Yara ABI AKL
C’est dans une volonté manifeste d’accélérer le processus de formation du gouvernement que le Premier ministre désigné, Saad Hariri, a entamé hier une nouvelle phase de contacts avec les protagonistes concernés par les obstacles entravant encore les négociations. Il s’agit, bien entendu, des Forces libanaises et du Parti socialiste progressiste. Une façon pour M. Hariri d’anticiper le retour à Beyrouth (prévu aujourd’hui) du président de la République, Michel Aoun, après un déplacement aux États-Unis. Des proches du Premier ministre confient que ce dernier est en quête de données concrètes avant de se rendre à Baabda pour une réunion avec le chef de l’État.
Le Premier ministre désigné s’est donc entretenu hier avec le leader des FL, Samir Geagea, à la Maison du Centre. Étaient présents les ministres sortants de la Culture, Ghattas Khoury (Futur), et de l’Information, Melhem Riachi (FL). Cet entretien est intervenu au lendemain d’une rencontre mercredi entre Saad Hariri et Waël Bou Faour, député joumblattiste de Rachaya.
La discussion entre le chef du gouvernement désigné et le locataire de Meerab a tout naturellement porté sur les tractations en cours en vue de la mise sur pied du cabinet. Selon une source FL contactée par L’Orient-Le Jour, Samir Geagea a saisi l’occasion pour assurer que toutes les moutures gouvernementales évoquées dans les médias « ne le concernent pas ». Une façon pour Meerab de démentir les informations ayant circulé récemment selon lesquelles il serait actuellement question d’accorder aux FL la vice-présidence du Conseil (sans portefeuille), deux portefeuilles de services et un ministère d’État. Dans les milieux proches de Meerab, on assure que le leader maronite n’est concerné par aucune mouture. Ce qui lui importe reste la mise sur pied d’un cabinet qui serait conforme aux poids politiques issus des législatives de mai dernier, et qui respecterait les équilibres politiques.
- Geagea a également profité de son entretien avec le Premier ministre désigné pour évoquer la situation économique qui ne fait que se détériorer au vu du retard dans le processus de formation de la future équipe ministérielle, souligne-t-on dans les mêmes milieux. Le chef des FL a même été jusqu’à appeler M. Hariri à tenir des séances gouvernementales qui seraient placées sous le signe de la « nécessité » pour discuter de la crise économique actuelle, et inciter ceux qui bloquent le processus gouvernemental à faciliter la mission du chef du gouvernement, ajoute-t-on de même source. Une allusion à peine voilée au Courant patriotique libre que la formation de Samir Geagea accuse de vouloir la marginaliser afin de l’écarter de l’équipe ministérielle Hariri.

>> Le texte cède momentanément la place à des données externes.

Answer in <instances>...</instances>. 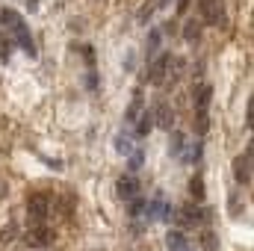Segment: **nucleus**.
Here are the masks:
<instances>
[{"label": "nucleus", "instance_id": "6ab92c4d", "mask_svg": "<svg viewBox=\"0 0 254 251\" xmlns=\"http://www.w3.org/2000/svg\"><path fill=\"white\" fill-rule=\"evenodd\" d=\"M201 246H204V251H219V240H216V234H204L201 237Z\"/></svg>", "mask_w": 254, "mask_h": 251}, {"label": "nucleus", "instance_id": "393cba45", "mask_svg": "<svg viewBox=\"0 0 254 251\" xmlns=\"http://www.w3.org/2000/svg\"><path fill=\"white\" fill-rule=\"evenodd\" d=\"M12 234H15V228L9 225V228H3V231H0V240H3V243H9V240H12Z\"/></svg>", "mask_w": 254, "mask_h": 251}, {"label": "nucleus", "instance_id": "f3484780", "mask_svg": "<svg viewBox=\"0 0 254 251\" xmlns=\"http://www.w3.org/2000/svg\"><path fill=\"white\" fill-rule=\"evenodd\" d=\"M190 192H192L195 201H204V178H201V175H195L190 181Z\"/></svg>", "mask_w": 254, "mask_h": 251}, {"label": "nucleus", "instance_id": "2eb2a0df", "mask_svg": "<svg viewBox=\"0 0 254 251\" xmlns=\"http://www.w3.org/2000/svg\"><path fill=\"white\" fill-rule=\"evenodd\" d=\"M201 27H204L201 21H187V24H184V39H187V42H198V39H201Z\"/></svg>", "mask_w": 254, "mask_h": 251}, {"label": "nucleus", "instance_id": "a878e982", "mask_svg": "<svg viewBox=\"0 0 254 251\" xmlns=\"http://www.w3.org/2000/svg\"><path fill=\"white\" fill-rule=\"evenodd\" d=\"M187 9H190V0H178V12H181V15H184V12H187Z\"/></svg>", "mask_w": 254, "mask_h": 251}, {"label": "nucleus", "instance_id": "6e6552de", "mask_svg": "<svg viewBox=\"0 0 254 251\" xmlns=\"http://www.w3.org/2000/svg\"><path fill=\"white\" fill-rule=\"evenodd\" d=\"M116 189H119V198H122V201H133V198H136V192H139V181H136L133 175H127V178H119Z\"/></svg>", "mask_w": 254, "mask_h": 251}, {"label": "nucleus", "instance_id": "dca6fc26", "mask_svg": "<svg viewBox=\"0 0 254 251\" xmlns=\"http://www.w3.org/2000/svg\"><path fill=\"white\" fill-rule=\"evenodd\" d=\"M184 145H187V136H184L181 130H172V145H169V151L178 157V154L184 151Z\"/></svg>", "mask_w": 254, "mask_h": 251}, {"label": "nucleus", "instance_id": "f257e3e1", "mask_svg": "<svg viewBox=\"0 0 254 251\" xmlns=\"http://www.w3.org/2000/svg\"><path fill=\"white\" fill-rule=\"evenodd\" d=\"M27 216L33 225H45V219L51 216V195L45 192H33L27 198Z\"/></svg>", "mask_w": 254, "mask_h": 251}, {"label": "nucleus", "instance_id": "aec40b11", "mask_svg": "<svg viewBox=\"0 0 254 251\" xmlns=\"http://www.w3.org/2000/svg\"><path fill=\"white\" fill-rule=\"evenodd\" d=\"M207 127H210L207 113H195V130H198V133H207Z\"/></svg>", "mask_w": 254, "mask_h": 251}, {"label": "nucleus", "instance_id": "39448f33", "mask_svg": "<svg viewBox=\"0 0 254 251\" xmlns=\"http://www.w3.org/2000/svg\"><path fill=\"white\" fill-rule=\"evenodd\" d=\"M169 57H172V54H163V57H157V60L151 63V68H148V83H151V86H160V83L166 80V65H169Z\"/></svg>", "mask_w": 254, "mask_h": 251}, {"label": "nucleus", "instance_id": "f03ea898", "mask_svg": "<svg viewBox=\"0 0 254 251\" xmlns=\"http://www.w3.org/2000/svg\"><path fill=\"white\" fill-rule=\"evenodd\" d=\"M198 12H201V21L210 24V27H225L228 24L222 0H198Z\"/></svg>", "mask_w": 254, "mask_h": 251}, {"label": "nucleus", "instance_id": "423d86ee", "mask_svg": "<svg viewBox=\"0 0 254 251\" xmlns=\"http://www.w3.org/2000/svg\"><path fill=\"white\" fill-rule=\"evenodd\" d=\"M151 116H154V125L157 127H163V130H169V133L175 130V110H172L169 104H160Z\"/></svg>", "mask_w": 254, "mask_h": 251}, {"label": "nucleus", "instance_id": "f8f14e48", "mask_svg": "<svg viewBox=\"0 0 254 251\" xmlns=\"http://www.w3.org/2000/svg\"><path fill=\"white\" fill-rule=\"evenodd\" d=\"M142 110H145V104H142V95H136V98H133V104L127 107L125 122H127V125H136V119L142 116Z\"/></svg>", "mask_w": 254, "mask_h": 251}, {"label": "nucleus", "instance_id": "1a4fd4ad", "mask_svg": "<svg viewBox=\"0 0 254 251\" xmlns=\"http://www.w3.org/2000/svg\"><path fill=\"white\" fill-rule=\"evenodd\" d=\"M210 101H213V86H198L195 89V113H207V107H210Z\"/></svg>", "mask_w": 254, "mask_h": 251}, {"label": "nucleus", "instance_id": "412c9836", "mask_svg": "<svg viewBox=\"0 0 254 251\" xmlns=\"http://www.w3.org/2000/svg\"><path fill=\"white\" fill-rule=\"evenodd\" d=\"M9 57H12V42L3 39V42H0V63H9Z\"/></svg>", "mask_w": 254, "mask_h": 251}, {"label": "nucleus", "instance_id": "bb28decb", "mask_svg": "<svg viewBox=\"0 0 254 251\" xmlns=\"http://www.w3.org/2000/svg\"><path fill=\"white\" fill-rule=\"evenodd\" d=\"M27 9H30V12H36V9H39V0H27Z\"/></svg>", "mask_w": 254, "mask_h": 251}, {"label": "nucleus", "instance_id": "4468645a", "mask_svg": "<svg viewBox=\"0 0 254 251\" xmlns=\"http://www.w3.org/2000/svg\"><path fill=\"white\" fill-rule=\"evenodd\" d=\"M151 127H154V116H151L148 110H142V116L136 119V133H139V136H148Z\"/></svg>", "mask_w": 254, "mask_h": 251}, {"label": "nucleus", "instance_id": "0eeeda50", "mask_svg": "<svg viewBox=\"0 0 254 251\" xmlns=\"http://www.w3.org/2000/svg\"><path fill=\"white\" fill-rule=\"evenodd\" d=\"M15 39H18V45H21V51L30 57V60H36L39 57V51H36V42H33V36H30V30H27V24L24 27H18L15 33H12Z\"/></svg>", "mask_w": 254, "mask_h": 251}, {"label": "nucleus", "instance_id": "b1692460", "mask_svg": "<svg viewBox=\"0 0 254 251\" xmlns=\"http://www.w3.org/2000/svg\"><path fill=\"white\" fill-rule=\"evenodd\" d=\"M130 169H133V172L142 169V154H133V157H130Z\"/></svg>", "mask_w": 254, "mask_h": 251}, {"label": "nucleus", "instance_id": "ddd939ff", "mask_svg": "<svg viewBox=\"0 0 254 251\" xmlns=\"http://www.w3.org/2000/svg\"><path fill=\"white\" fill-rule=\"evenodd\" d=\"M201 219H204V210H201V207H184V210H181V222H187V225H198V222H201Z\"/></svg>", "mask_w": 254, "mask_h": 251}, {"label": "nucleus", "instance_id": "5701e85b", "mask_svg": "<svg viewBox=\"0 0 254 251\" xmlns=\"http://www.w3.org/2000/svg\"><path fill=\"white\" fill-rule=\"evenodd\" d=\"M157 45H160V33L154 30V33H151V42H148V54H154V51H157Z\"/></svg>", "mask_w": 254, "mask_h": 251}, {"label": "nucleus", "instance_id": "cd10ccee", "mask_svg": "<svg viewBox=\"0 0 254 251\" xmlns=\"http://www.w3.org/2000/svg\"><path fill=\"white\" fill-rule=\"evenodd\" d=\"M166 3H169V0H157V6H166Z\"/></svg>", "mask_w": 254, "mask_h": 251}, {"label": "nucleus", "instance_id": "20e7f679", "mask_svg": "<svg viewBox=\"0 0 254 251\" xmlns=\"http://www.w3.org/2000/svg\"><path fill=\"white\" fill-rule=\"evenodd\" d=\"M234 178L240 187H252V148L234 160Z\"/></svg>", "mask_w": 254, "mask_h": 251}, {"label": "nucleus", "instance_id": "4be33fe9", "mask_svg": "<svg viewBox=\"0 0 254 251\" xmlns=\"http://www.w3.org/2000/svg\"><path fill=\"white\" fill-rule=\"evenodd\" d=\"M142 210H145V201H142V198H133V204H130V216H142Z\"/></svg>", "mask_w": 254, "mask_h": 251}, {"label": "nucleus", "instance_id": "a211bd4d", "mask_svg": "<svg viewBox=\"0 0 254 251\" xmlns=\"http://www.w3.org/2000/svg\"><path fill=\"white\" fill-rule=\"evenodd\" d=\"M116 151H119V154H130V151H133L130 136H125V133H119V136H116Z\"/></svg>", "mask_w": 254, "mask_h": 251}, {"label": "nucleus", "instance_id": "9b49d317", "mask_svg": "<svg viewBox=\"0 0 254 251\" xmlns=\"http://www.w3.org/2000/svg\"><path fill=\"white\" fill-rule=\"evenodd\" d=\"M166 246H169V251H190V243H187V237L181 231H172L166 237Z\"/></svg>", "mask_w": 254, "mask_h": 251}, {"label": "nucleus", "instance_id": "7ed1b4c3", "mask_svg": "<svg viewBox=\"0 0 254 251\" xmlns=\"http://www.w3.org/2000/svg\"><path fill=\"white\" fill-rule=\"evenodd\" d=\"M24 243H27L30 249H48V246L54 243V231L45 228V225H30V228L24 231Z\"/></svg>", "mask_w": 254, "mask_h": 251}, {"label": "nucleus", "instance_id": "9d476101", "mask_svg": "<svg viewBox=\"0 0 254 251\" xmlns=\"http://www.w3.org/2000/svg\"><path fill=\"white\" fill-rule=\"evenodd\" d=\"M0 24H6L9 33H15L18 27H24V18H21L15 9H0Z\"/></svg>", "mask_w": 254, "mask_h": 251}]
</instances>
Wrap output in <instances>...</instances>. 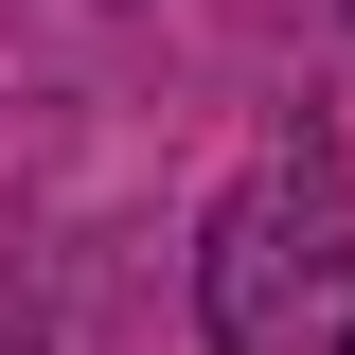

Arslane en dehors du cabinet ?
Outre la querelle CPL-FL, M. Hariri continue à déployer des efforts pour défaire le nœud druze né du différend opposant le chef du Parti socialiste progressiste, Walid Joumblatt, à son principal adversaire, le chef du Parti démocrate libanais Talal Arslane, le premier insistant pour nommer les trois ministres druzes dans un cabinet de trente. Dans certains milieux proches de Moukhtara, on indique à L’OLJ que le PSP campe sur sa position, mais que les concessions sont possibles lorsque quelque chose de « valable » est présenté au chef de ce parti. Sauf que, jusqu’à présent, aucune proposition « sérieuse » n’a été présentée.
En dépit de ces explications, une source bien informée croit savoir qu’un projet de solution est actuellement à l’étude. Il s’agirait d’une mouture « qui n’a rien à voir avec Talal Arslane », assure-t-on. Un observateur politique va même jusqu’à estimer, via L’OLJ, que le Hezbollah pourrait déployer des efforts pour convaincre M. Arslane de faciliter la tâche de Saad Hariri, à l’heure où son allié traditionnel, le CPL, continue de plaider pour intégrer le chef du Parti démocrate libanais au sein du gouvernement.
Sauf que dans les milieux proches du parti chiite, on ne va pas aussi loin. On se contente de souligner que la formation de Hassan Nasrallah intervient « dans la mesure du possible », insistant sur la nécessité de respecter le poids politique de Talal Arslane. Dans les mêmes milieux, on dénonce le refus de Saad Hariri d’inclure ses opposants sunnites à son équipe, ainsi que le retard mis à former le gouvernement. Une façon pour le Hezbollah de répondre à ceux qui estiment qu’il exercerait un forcing pour accélérer les tractations, dans la mesure où il a besoin d’un gouvernement dans les plus brefs délais, pour faire face à la nouvelle vague de sanctions que lui infligerait la communauté internationale.